### Passage to read
Chinese police open fired on a group of Tibetans in Serta County, Eastern Tibet during a clash between local Tibetans and a group of Chinese Muslims over stolen yaks. According to sources from the region, the Chinese Muslims were stealing and loading around 30 yaks into their trucks to take to a slaughterhouse.
The confrontation took place on March 30 and at least three Tibetans were seriously injured during the shooting. Two of them were taken to hospital in the provincial capital Chengdu for treatment as the local hospital could not treat them, sources told Radio Free Asia on conditions of anonymity.
The Tibet Post has reported that two people may have been killed in the shooting and that the former Tibetan Politial prisoner Golog Jigme, now living in Switzerland, told them, “When a herder found that a few of his animals had gone missing, he went to look for them and found the loaded vehicles. While he tried to enquire about the animals in the truck, the driver failed to answer his questions and called Chinese police to intervene.”
He also said that the owners failed to convince the police to help them. Instead, the police supported the thieves and shot the Tibetans.
In recent years there have been many incidents of clashes between Tibetans and Chinese people over animal theft and the operation of slaughterhouses in Tibetan areas. In 2007, New York-based Human Rights Watch said in their report No One Has the Liberty to Refuse that there was an increased number of protests by Tibetans against the building of Chinese operated slaughterhouses in Tibetan areas. Later, in November 2011, Tibetan herders demolished a Chinese-owned slaughterhouse in Sichuan following theft of their livestock.
Since the start of China’s resettlement programme, more than 100,000 Tibetan nomad families in Qinghai province have been resettled, according to a report by Reuters in June 2013. The programme has forced people to give up their animals and in some cases they were asked to donate their animals to the state; this has led to many protests in Tibet.

### Listed entries
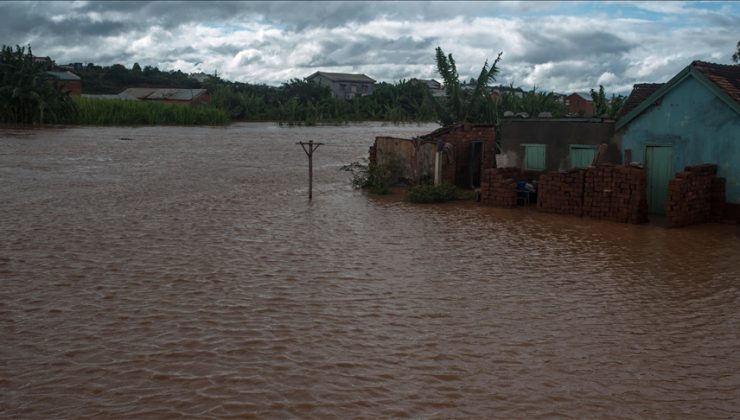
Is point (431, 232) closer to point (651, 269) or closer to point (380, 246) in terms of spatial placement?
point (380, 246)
---
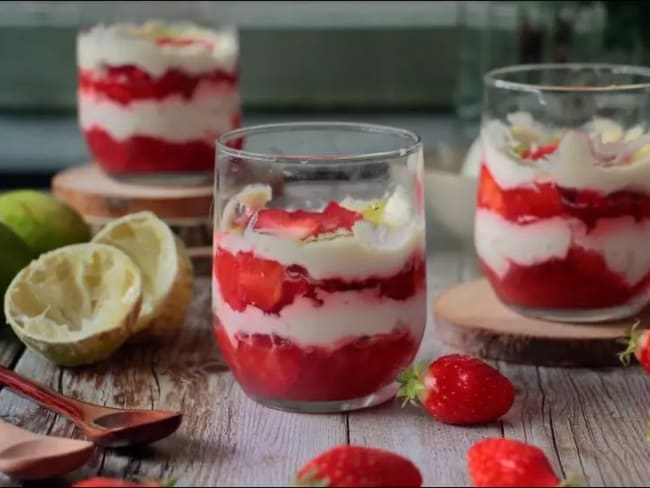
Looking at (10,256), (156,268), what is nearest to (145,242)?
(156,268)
...
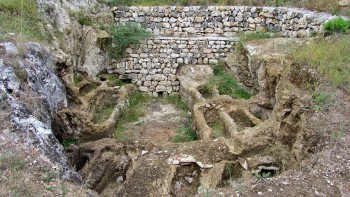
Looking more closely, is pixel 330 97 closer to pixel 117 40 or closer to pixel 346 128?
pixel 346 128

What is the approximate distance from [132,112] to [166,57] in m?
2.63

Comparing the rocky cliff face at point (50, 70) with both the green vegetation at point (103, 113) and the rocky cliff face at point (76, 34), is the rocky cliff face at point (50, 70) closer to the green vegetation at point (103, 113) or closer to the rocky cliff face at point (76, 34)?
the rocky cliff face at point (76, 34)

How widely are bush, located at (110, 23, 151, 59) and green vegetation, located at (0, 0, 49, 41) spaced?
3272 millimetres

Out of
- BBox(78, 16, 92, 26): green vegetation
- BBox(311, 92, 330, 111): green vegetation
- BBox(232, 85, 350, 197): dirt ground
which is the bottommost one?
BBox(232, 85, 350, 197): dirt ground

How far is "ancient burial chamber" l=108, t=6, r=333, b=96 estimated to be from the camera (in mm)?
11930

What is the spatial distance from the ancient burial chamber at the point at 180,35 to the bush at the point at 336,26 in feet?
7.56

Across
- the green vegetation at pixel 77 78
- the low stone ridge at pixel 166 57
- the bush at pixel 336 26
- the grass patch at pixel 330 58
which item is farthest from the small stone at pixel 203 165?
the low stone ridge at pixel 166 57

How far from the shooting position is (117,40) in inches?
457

### What this exercise asks
1. List every date or year given in the report on the Serta County shooting.
2. Using the report on the Serta County shooting, decide whether each statement agrees with it: (a) At least three Tibetans were seriously hurt in the shooting. (b) All of the injured Tibetans were treated at the local hospital. (c) Golog Jigme now lives in Switzerland.
The entries have nothing to do with the report on the Serta County shooting.

### Solved problems
1. March 30, 2007, November 2011, June 2013

2.
(a) Yes: "at least three Tibetans were seriously injured during the shooting"
(b) No: "Two of them were taken to hospital in the provincial capital Chengdu for treatment as the local hospital could not treat them"
(c) Yes: "now living in Switzerland"